** What is being asked **
Copy exactly the line that contains "kingdom: Animalia" plus all remaining lines of the data, and leave out every line before it.

Stored entries
--- START ---
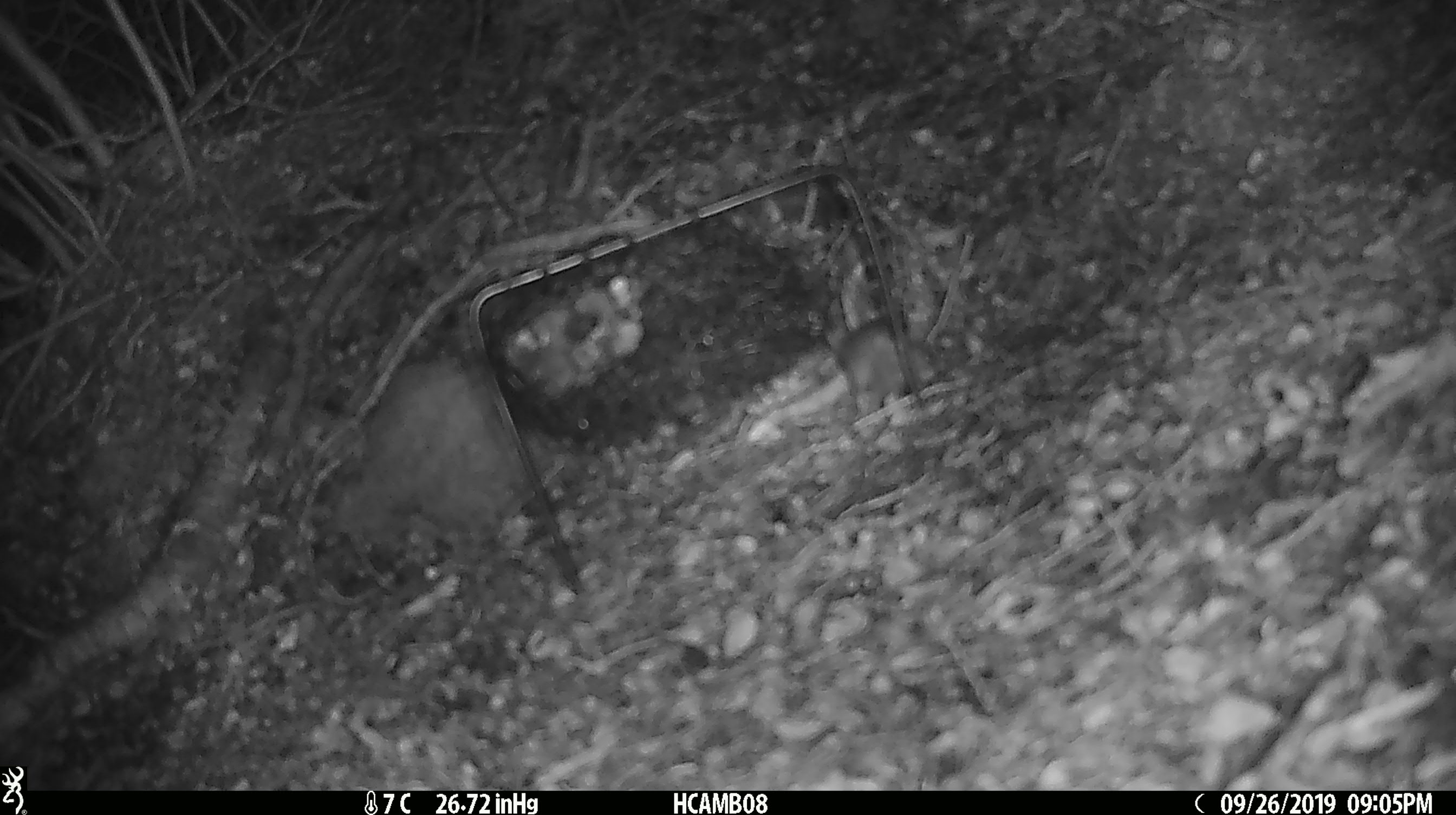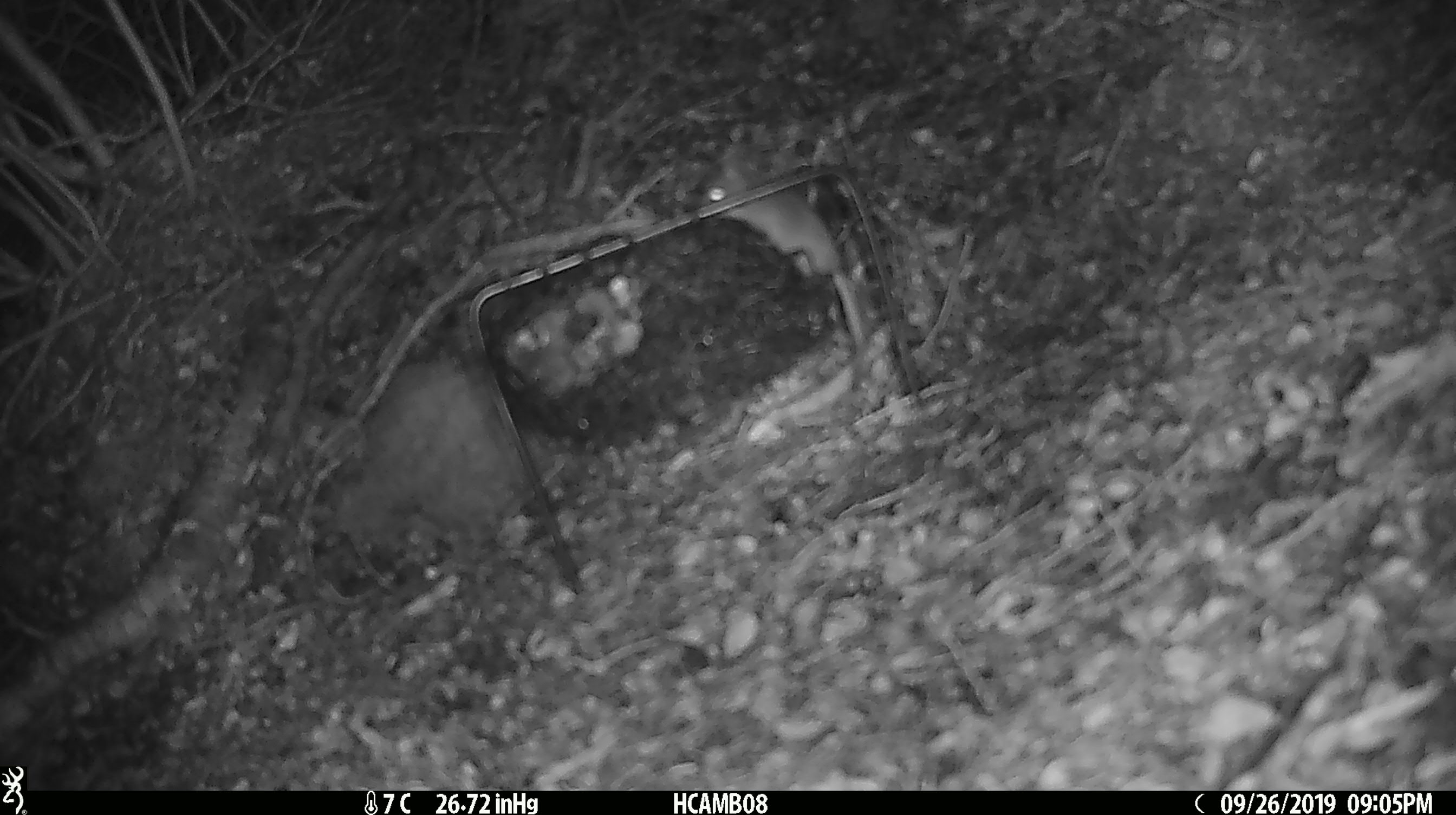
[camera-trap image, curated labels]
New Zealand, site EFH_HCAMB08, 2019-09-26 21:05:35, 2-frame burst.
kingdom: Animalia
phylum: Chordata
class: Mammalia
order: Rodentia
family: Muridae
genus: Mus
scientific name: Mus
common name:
--- END ---
** Solution **
kingdom: Animalia
phylum: Chordata
class: Mammalia
order: Rodentia
family: Muridae
genus: Mus
scientific name: Mus
common name:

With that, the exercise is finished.